そして「どんな」物件を買うべきでしょうか?

一時の家賃収入を見込むよりも、将来不動産の価値があがるエリアを狙う方が不動産投資としては価値があります。

これらは、戸建て、タウンハウスや、ファミリーフレンドリーなエリアのユニットであったりします。安定した収入、また収入に余裕のある人達がテナントとして選ぶサバーブや物件は、将来、エリアのバリュー、不動産価値の上昇が見込まれます。

 

 

 

 

不動産購入は、できるだけ長期、20-30年先を見据えて購入することが必要です。

将来リタイアした時に、この物件に住み続けれるか?または投資物件として十分な収入が得られるか?または、子供に残していく価値のある物件か?という事を考えてプランすることが大事です。

もちろん、最初のマイホーム購入時には、予算や、通勤、子供の学校等の制限があるため、プラン通りには行かない事もありますが、その後、2件目、3件目と投資物件を考える際には、これらを参考にしてみてください。

 

*弊社ではお客様のご予算、ご要望に応じて、バイヤーズエージェントとして、不動産購入のお手伝いをさせていただいております。詳しくはお問い合わせください。

 

 

不動産マーケットの現状

現在オーストラリアの不動産マーケットは、このコロナ禍において、過去20年間で最も急激な上昇率による不動産ブームを迎えています。

これには幾つかの理由があげられます。

 

1、低金利のホームローン

低金利の間に、賃貸からマイホームへ、現在の持ち家のアップグレード、市内から郊外の大きな家への住み替え等、この機会に購入を、と考える人が増えています。これらの人が「FOMOーFear Of Missing Out」と言う、「この機会を逃したく無い」と言う心理状況を掻き立て、さらなる価格高騰につながっています。

 

 

2、経済状況、雇用状況の改善、コロナ状況の安定化による消費者自信のアップ

これらの状況が需要を加速させています。

 

3、需要>供給

売り物件が広告に出された途端に買われる、と言う状況が現在起こっており、供給が需要に追いついていません。

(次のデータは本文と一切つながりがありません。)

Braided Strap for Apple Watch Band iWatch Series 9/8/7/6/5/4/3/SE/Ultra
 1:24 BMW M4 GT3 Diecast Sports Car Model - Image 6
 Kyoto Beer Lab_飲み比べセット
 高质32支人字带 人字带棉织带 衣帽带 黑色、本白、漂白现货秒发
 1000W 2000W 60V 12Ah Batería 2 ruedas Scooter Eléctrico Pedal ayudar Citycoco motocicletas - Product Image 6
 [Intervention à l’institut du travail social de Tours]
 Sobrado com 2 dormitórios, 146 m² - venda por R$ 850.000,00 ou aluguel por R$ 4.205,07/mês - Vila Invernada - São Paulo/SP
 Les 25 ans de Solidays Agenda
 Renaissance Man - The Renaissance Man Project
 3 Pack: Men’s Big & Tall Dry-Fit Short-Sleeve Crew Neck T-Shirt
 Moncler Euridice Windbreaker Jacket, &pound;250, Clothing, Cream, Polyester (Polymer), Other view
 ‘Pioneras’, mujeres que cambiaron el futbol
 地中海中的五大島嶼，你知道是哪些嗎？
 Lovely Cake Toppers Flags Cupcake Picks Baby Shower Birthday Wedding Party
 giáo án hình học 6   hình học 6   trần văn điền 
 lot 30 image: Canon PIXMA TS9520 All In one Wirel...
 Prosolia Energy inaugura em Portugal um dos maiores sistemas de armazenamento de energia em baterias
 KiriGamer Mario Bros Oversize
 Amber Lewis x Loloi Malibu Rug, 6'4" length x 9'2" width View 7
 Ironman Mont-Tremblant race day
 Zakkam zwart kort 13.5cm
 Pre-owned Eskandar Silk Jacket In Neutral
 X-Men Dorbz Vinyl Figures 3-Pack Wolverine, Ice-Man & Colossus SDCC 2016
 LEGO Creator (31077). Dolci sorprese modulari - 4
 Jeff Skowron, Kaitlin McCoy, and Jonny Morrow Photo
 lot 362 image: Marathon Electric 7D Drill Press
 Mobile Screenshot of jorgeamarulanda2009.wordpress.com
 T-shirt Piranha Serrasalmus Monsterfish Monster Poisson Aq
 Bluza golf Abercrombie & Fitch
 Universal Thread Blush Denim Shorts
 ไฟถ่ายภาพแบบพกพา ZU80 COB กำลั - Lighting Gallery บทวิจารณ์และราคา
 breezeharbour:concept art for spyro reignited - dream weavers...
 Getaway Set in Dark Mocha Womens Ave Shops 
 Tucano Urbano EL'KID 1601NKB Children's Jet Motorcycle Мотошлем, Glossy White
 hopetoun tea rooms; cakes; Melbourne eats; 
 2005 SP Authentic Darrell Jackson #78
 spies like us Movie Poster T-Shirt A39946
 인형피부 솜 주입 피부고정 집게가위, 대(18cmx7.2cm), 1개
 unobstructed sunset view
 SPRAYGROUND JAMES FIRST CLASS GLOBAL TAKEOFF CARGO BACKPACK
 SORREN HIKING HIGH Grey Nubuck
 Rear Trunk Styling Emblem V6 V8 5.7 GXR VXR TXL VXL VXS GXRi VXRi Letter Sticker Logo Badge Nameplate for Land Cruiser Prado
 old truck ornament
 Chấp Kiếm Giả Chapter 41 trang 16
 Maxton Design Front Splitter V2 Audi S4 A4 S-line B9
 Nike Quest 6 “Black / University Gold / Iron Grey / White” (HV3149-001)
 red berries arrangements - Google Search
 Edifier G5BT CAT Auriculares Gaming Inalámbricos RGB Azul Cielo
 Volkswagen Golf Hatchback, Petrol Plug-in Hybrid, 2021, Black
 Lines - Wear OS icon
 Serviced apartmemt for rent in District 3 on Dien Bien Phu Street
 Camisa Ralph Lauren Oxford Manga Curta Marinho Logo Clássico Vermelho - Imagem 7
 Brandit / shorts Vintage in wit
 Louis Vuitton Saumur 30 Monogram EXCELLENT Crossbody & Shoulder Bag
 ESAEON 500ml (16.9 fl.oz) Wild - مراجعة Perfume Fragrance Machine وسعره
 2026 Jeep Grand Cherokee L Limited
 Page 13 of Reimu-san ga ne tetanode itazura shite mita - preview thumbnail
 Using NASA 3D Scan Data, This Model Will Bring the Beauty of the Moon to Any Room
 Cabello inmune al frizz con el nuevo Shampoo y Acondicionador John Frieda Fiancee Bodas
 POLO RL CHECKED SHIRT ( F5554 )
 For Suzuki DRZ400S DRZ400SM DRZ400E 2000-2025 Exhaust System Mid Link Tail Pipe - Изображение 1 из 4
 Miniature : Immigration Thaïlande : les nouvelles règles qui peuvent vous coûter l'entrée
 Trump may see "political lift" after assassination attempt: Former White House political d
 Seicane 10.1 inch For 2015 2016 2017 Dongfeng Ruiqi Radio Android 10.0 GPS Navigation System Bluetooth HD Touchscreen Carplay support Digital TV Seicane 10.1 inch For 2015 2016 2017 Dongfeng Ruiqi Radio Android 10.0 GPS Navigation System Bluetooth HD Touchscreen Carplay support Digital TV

過去5年間の平均より24%供給が少ないのも、消費者心理を煽る状況となっております。

 

4、過去2−3年間様子を見ていたバイヤーが積極的にマーケットに参入

経済状況への不安、2019年度の選挙、2020年のコロナ等で、ここ数年間様子を見ていたバイヤーが、低金利も合わさって、ここぞとばかりに積極的に購入を考えており、また「FOMOーFear Of Missing Out」心理状況が、これに加速を加えています。

 

5、コロナによる住むエリアへの「意識変革」

コロナにより、生活スタイルへの変化が余儀なくされた事により、人々の自宅への定義・意識に変化が見られました。

これまでは勤務先との距離が主要なポイントであったものが、コロナ禍で自宅で仕事をする事が日常となり、それにより、自宅周辺に 「公園がある」、「ビーチがある」、「ショッピングセンターがある」、「コーヒーショップがある」、と言う日常の生活をするのに便利でリラックスできる環境が「徒歩20分圏内にある」、と言うのが大切なポイントとなってきました。

コロナ状況が落ち着くと予想される来年以降、毎日の出勤が不必要になる新しい勤務形態が構築されていく事になると、人々の「どこに住むか?」「どの様な物件に住むか?」の意識変革により、住み替え、新規購入がさらに進んでいくでしょう。